## STATED EXERCISE
Extract all of the entries and set them down verbatim.

───── GIVEN RECORDS ─────

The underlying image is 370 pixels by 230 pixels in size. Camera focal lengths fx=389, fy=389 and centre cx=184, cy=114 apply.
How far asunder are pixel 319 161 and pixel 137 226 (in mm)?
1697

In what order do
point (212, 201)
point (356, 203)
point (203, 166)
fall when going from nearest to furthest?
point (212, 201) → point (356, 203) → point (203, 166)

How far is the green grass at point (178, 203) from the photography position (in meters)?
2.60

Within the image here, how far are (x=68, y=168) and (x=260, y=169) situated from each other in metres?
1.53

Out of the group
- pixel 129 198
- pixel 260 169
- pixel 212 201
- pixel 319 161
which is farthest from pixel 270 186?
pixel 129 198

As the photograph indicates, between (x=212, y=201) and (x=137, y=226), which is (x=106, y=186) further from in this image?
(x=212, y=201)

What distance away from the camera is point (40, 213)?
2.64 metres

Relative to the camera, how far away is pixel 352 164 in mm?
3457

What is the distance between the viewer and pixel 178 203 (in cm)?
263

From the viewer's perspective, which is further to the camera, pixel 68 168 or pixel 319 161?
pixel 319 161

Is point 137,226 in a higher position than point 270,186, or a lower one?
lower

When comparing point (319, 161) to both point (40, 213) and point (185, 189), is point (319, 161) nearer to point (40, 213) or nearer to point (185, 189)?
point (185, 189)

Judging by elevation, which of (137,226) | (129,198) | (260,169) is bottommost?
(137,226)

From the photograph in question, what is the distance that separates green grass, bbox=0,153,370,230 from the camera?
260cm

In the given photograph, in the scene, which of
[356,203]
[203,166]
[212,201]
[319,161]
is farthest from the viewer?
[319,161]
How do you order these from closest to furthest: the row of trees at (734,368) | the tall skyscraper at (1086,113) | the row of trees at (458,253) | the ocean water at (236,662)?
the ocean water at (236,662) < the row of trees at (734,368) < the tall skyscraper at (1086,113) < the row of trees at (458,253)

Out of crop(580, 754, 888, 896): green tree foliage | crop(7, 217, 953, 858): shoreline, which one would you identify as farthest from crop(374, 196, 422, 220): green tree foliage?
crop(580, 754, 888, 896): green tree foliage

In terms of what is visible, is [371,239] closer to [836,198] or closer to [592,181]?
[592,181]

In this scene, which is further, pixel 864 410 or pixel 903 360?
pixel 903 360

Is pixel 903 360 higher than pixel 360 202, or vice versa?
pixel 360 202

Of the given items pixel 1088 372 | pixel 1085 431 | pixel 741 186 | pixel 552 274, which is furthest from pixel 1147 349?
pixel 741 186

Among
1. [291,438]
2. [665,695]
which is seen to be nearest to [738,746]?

─────

## RESPONSE TO THE TASK
The underlying image is 370 pixels by 230 pixels in size. Camera focal lengths fx=389, fy=389 and centre cx=184, cy=114 apply.
How far asunder are pixel 319 161 and pixel 137 226 (in mm)?
1697

In what order do
point (212, 201)
point (356, 203)
point (203, 166)
fall when going from nearest to furthest?
point (212, 201) → point (356, 203) → point (203, 166)

How far is the green grass at point (178, 203) from the photography position (in meters)?
2.60

Within the image here, how far are (x=68, y=168) and (x=260, y=169) situated from each other in metres?
1.53

Out of the group
- pixel 129 198
- pixel 260 169
- pixel 212 201
- pixel 319 161
which is farthest from pixel 270 186?
pixel 129 198

As the photograph indicates, between (x=212, y=201) and (x=137, y=226), which is (x=106, y=186) further from in this image?
(x=212, y=201)

What distance away from the camera is point (40, 213)?
2.64 metres

Relative to the camera, how far away is pixel 352 164 in mm?
3457

What is the distance between the viewer and pixel 178 203 (in cm)?
263

From the viewer's perspective, which is further to the camera, pixel 68 168 or pixel 319 161?
pixel 319 161

Is point 137,226 in a higher position than point 270,186, or a lower one?
lower

When comparing point (319, 161) to both point (40, 213) and point (185, 189), is point (319, 161) nearer to point (40, 213) or nearer to point (185, 189)?
point (185, 189)

Judging by elevation, which of (137,226) | (129,198) | (260,169) is bottommost?
(137,226)

From the photograph in question, what is the distance that separates green grass, bbox=0,153,370,230 from the camera?
260cm

In the given photograph, in the scene, which of
[356,203]
[203,166]
[212,201]
[319,161]
is farthest from the viewer?
[319,161]
How do you order these from closest to furthest: the row of trees at (734,368) | the tall skyscraper at (1086,113) | the row of trees at (458,253) | the ocean water at (236,662)?
the ocean water at (236,662) < the row of trees at (734,368) < the tall skyscraper at (1086,113) < the row of trees at (458,253)

Out of crop(580, 754, 888, 896): green tree foliage | crop(7, 217, 953, 858): shoreline, which one would you identify as farthest from crop(374, 196, 422, 220): green tree foliage?
crop(580, 754, 888, 896): green tree foliage

In terms of what is visible, is [371,239] closer to [836,198] or closer to [592,181]?
[592,181]

In this scene, which is further, pixel 864 410 or pixel 903 360?
pixel 903 360

Is pixel 903 360 higher than pixel 360 202, or vice versa?
pixel 360 202

Of the given items pixel 1088 372 | pixel 1085 431 | pixel 741 186 | pixel 552 274, which is furthest from pixel 1147 349?
pixel 741 186

Among
1. [291,438]
2. [665,695]
which is seen to be nearest to [738,746]?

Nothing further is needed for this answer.